▶ What you have to do
Select from the records below every line that has the word "California" in it.
**** Available records
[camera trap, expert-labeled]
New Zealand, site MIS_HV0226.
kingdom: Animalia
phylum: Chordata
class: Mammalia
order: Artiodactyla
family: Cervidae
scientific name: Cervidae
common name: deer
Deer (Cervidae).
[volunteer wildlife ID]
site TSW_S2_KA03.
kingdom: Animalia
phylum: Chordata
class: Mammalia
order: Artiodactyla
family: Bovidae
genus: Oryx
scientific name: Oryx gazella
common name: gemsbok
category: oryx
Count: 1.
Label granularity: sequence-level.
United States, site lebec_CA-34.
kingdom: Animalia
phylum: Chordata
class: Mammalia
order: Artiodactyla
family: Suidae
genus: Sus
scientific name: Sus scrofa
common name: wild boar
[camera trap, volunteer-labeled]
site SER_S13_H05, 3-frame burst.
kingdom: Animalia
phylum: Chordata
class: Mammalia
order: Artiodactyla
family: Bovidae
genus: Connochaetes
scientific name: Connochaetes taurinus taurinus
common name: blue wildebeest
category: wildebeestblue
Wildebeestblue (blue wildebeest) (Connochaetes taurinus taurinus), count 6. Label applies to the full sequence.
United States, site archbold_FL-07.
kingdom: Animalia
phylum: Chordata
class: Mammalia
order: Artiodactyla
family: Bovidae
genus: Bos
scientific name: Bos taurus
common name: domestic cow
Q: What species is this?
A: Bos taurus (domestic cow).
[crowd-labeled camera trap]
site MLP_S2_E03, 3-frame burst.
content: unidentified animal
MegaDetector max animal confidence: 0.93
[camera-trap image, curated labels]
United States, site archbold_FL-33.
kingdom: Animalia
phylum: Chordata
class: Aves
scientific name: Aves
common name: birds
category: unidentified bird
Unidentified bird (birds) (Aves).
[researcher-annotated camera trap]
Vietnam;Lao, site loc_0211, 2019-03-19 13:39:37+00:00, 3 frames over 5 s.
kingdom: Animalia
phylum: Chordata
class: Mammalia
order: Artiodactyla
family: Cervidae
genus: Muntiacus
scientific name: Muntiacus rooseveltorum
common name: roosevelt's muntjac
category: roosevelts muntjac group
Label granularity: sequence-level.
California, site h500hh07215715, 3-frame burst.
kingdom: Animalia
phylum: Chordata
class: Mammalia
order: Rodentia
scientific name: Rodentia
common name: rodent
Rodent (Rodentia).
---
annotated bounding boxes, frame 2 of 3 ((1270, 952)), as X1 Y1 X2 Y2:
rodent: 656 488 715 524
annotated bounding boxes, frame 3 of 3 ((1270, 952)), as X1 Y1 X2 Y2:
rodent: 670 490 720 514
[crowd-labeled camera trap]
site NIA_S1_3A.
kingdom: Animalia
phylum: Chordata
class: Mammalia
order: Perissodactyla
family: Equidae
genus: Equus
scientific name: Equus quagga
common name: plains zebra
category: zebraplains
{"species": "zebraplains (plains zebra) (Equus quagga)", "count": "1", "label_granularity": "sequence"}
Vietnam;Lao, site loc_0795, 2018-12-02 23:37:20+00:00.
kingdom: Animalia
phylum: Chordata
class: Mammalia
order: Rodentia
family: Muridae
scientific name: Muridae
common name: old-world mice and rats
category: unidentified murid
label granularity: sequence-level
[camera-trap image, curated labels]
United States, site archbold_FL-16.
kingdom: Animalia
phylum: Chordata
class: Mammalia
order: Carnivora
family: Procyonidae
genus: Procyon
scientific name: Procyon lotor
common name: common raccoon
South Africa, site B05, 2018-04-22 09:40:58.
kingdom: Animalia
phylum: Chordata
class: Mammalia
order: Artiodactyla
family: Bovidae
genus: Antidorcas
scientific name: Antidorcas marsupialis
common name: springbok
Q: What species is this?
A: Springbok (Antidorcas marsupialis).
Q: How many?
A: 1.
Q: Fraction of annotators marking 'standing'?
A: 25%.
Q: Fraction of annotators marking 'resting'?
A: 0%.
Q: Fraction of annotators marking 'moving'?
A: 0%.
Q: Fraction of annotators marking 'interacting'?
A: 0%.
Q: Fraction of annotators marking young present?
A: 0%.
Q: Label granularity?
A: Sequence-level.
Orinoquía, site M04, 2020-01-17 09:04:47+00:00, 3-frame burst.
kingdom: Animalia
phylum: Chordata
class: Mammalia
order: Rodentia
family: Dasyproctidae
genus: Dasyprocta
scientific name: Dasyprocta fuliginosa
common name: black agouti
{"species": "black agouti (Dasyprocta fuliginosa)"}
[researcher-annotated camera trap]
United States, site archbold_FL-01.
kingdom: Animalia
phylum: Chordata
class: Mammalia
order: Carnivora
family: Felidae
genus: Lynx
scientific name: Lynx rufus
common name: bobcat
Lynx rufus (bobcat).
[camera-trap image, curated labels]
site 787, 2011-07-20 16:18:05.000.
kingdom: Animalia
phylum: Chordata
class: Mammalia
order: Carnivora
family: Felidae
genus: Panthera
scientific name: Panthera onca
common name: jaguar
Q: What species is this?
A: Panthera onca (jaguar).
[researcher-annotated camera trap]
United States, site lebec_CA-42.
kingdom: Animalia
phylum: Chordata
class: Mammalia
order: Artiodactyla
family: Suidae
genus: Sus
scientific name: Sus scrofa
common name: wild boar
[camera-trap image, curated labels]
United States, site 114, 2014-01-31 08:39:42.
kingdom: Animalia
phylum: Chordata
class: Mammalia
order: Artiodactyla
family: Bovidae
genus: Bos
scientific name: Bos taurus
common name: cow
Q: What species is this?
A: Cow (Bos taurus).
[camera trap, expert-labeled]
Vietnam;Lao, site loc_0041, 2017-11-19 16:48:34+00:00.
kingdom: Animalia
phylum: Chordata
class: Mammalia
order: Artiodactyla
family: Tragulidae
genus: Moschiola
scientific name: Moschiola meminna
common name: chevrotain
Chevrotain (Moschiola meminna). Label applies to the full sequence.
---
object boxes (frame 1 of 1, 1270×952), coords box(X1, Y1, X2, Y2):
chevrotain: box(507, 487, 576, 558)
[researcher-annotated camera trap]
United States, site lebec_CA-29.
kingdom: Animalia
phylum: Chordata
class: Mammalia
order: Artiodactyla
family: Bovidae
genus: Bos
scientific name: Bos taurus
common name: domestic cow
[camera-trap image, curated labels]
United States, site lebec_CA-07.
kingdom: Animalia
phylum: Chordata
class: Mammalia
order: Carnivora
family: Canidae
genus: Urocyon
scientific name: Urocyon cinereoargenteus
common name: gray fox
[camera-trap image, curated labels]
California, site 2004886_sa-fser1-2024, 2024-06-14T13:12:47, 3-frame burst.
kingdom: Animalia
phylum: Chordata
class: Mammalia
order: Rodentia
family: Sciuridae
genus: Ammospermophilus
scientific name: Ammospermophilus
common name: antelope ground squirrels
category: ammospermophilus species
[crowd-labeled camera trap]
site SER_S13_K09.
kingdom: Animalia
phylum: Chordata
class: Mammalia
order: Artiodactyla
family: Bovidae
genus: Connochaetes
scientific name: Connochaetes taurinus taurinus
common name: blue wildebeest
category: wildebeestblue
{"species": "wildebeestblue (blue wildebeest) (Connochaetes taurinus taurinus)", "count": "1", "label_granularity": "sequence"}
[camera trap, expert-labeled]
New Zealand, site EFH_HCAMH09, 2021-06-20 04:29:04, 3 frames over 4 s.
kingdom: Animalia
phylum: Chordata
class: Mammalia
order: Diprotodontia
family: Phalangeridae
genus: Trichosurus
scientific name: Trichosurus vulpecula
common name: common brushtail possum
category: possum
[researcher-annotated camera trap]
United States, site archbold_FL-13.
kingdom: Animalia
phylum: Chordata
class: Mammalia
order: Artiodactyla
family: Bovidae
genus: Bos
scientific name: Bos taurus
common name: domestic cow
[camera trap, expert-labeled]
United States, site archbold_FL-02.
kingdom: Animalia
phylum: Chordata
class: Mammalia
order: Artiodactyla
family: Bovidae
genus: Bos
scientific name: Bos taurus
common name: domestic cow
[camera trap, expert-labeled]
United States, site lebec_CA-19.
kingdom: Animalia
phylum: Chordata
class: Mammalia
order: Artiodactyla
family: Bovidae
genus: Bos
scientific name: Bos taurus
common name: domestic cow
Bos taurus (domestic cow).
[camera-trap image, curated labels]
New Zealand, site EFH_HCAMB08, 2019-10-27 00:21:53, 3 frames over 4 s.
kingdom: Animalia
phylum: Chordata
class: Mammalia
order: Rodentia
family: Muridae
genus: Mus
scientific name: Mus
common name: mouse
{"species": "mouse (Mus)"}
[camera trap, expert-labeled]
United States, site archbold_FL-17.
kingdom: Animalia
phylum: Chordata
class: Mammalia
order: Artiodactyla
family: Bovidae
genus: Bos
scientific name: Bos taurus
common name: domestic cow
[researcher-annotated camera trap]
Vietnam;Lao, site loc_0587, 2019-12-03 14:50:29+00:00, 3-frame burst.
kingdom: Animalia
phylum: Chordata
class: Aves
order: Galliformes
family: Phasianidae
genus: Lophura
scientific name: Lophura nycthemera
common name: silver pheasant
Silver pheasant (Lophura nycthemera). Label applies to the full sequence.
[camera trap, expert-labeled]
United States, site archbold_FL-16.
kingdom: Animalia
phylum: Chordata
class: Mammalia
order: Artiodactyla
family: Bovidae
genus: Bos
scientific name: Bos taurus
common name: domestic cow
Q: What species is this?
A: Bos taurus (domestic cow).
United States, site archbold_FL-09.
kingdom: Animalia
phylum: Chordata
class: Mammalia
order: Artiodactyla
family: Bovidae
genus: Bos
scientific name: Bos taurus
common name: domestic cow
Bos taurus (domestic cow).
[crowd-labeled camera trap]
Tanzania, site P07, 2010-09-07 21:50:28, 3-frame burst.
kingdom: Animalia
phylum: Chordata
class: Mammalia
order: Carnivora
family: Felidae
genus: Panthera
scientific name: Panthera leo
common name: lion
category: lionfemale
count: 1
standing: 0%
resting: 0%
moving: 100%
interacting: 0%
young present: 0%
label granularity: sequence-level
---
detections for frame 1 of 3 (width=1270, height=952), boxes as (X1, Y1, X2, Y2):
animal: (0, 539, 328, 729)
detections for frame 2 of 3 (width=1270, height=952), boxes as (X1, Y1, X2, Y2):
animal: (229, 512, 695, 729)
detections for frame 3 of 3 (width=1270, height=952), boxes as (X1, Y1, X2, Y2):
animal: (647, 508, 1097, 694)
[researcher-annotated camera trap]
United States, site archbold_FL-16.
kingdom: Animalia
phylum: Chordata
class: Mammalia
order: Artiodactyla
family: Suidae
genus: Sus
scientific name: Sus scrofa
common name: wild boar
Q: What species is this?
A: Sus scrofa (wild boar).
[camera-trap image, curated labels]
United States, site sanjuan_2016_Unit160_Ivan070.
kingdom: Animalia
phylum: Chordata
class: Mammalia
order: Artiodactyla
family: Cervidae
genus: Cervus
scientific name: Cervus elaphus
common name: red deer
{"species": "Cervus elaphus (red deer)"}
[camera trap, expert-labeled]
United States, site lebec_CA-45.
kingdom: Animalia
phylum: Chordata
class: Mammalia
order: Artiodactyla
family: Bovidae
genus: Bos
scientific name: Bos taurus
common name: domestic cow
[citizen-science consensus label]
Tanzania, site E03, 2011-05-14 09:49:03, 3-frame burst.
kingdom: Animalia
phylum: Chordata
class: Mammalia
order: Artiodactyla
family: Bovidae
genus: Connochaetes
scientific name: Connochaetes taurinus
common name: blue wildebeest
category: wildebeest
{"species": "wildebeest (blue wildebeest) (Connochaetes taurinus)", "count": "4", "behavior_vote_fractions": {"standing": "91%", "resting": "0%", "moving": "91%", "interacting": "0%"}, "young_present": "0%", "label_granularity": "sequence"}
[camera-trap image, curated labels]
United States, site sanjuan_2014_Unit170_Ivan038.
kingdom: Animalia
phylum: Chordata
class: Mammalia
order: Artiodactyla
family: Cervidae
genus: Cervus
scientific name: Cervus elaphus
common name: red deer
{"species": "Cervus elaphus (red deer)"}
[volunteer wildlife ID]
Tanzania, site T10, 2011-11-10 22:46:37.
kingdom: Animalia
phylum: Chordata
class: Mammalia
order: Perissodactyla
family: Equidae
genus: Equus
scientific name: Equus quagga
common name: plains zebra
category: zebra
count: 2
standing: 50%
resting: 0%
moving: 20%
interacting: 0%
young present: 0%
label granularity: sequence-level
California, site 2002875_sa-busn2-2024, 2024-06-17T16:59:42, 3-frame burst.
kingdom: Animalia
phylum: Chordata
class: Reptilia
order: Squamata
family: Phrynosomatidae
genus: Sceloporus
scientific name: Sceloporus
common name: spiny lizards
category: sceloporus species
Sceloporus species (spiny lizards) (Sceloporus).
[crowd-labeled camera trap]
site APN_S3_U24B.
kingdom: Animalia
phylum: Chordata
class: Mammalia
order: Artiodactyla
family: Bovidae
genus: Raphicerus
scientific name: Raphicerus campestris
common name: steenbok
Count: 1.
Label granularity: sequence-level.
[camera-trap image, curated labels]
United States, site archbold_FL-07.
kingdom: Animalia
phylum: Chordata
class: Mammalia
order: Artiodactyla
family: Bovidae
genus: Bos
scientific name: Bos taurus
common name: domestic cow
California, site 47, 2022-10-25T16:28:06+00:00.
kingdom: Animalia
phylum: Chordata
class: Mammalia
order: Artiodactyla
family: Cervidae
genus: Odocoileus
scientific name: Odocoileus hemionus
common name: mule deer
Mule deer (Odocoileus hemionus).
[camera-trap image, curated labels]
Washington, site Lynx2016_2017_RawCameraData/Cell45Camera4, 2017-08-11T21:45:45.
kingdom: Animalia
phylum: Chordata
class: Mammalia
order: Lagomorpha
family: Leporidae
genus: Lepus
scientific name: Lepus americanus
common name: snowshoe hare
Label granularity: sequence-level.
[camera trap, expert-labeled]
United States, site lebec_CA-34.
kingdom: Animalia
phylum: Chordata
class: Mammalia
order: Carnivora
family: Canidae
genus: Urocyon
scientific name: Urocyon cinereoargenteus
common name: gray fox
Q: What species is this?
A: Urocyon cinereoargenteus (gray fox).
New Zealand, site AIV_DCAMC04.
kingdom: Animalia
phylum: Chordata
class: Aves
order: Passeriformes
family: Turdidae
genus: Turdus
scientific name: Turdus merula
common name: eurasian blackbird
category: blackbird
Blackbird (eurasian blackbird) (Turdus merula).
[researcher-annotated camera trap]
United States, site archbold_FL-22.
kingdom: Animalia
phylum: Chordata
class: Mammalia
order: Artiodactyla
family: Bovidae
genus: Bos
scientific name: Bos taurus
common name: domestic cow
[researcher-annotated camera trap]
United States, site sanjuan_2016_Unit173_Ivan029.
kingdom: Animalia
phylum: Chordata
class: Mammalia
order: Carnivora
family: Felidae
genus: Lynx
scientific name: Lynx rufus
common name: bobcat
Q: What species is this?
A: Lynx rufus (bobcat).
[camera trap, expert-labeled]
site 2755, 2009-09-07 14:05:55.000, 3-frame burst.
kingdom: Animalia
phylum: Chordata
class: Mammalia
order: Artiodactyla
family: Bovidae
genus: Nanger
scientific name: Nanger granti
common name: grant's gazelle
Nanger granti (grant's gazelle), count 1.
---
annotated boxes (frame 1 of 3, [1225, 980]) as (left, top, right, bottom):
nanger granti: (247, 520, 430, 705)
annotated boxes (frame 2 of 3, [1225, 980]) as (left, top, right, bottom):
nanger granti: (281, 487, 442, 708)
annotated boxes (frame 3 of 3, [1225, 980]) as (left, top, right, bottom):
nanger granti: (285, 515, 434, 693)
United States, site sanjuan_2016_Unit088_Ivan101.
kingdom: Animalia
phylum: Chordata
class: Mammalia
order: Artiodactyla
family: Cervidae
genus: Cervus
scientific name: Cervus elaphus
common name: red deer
********
▶ Answer for this exercise
California, site h500hh07215715, 3-frame burst.
California, site 2004886_sa-fser1-2024, 2024-06-14T13:12:47, 3-frame burst.
California, site 2002875_sa-busn2-2024, 2024-06-17T16:59:42, 3-frame burst.
California, site 47, 2022-10-25T16:28:06+00:00.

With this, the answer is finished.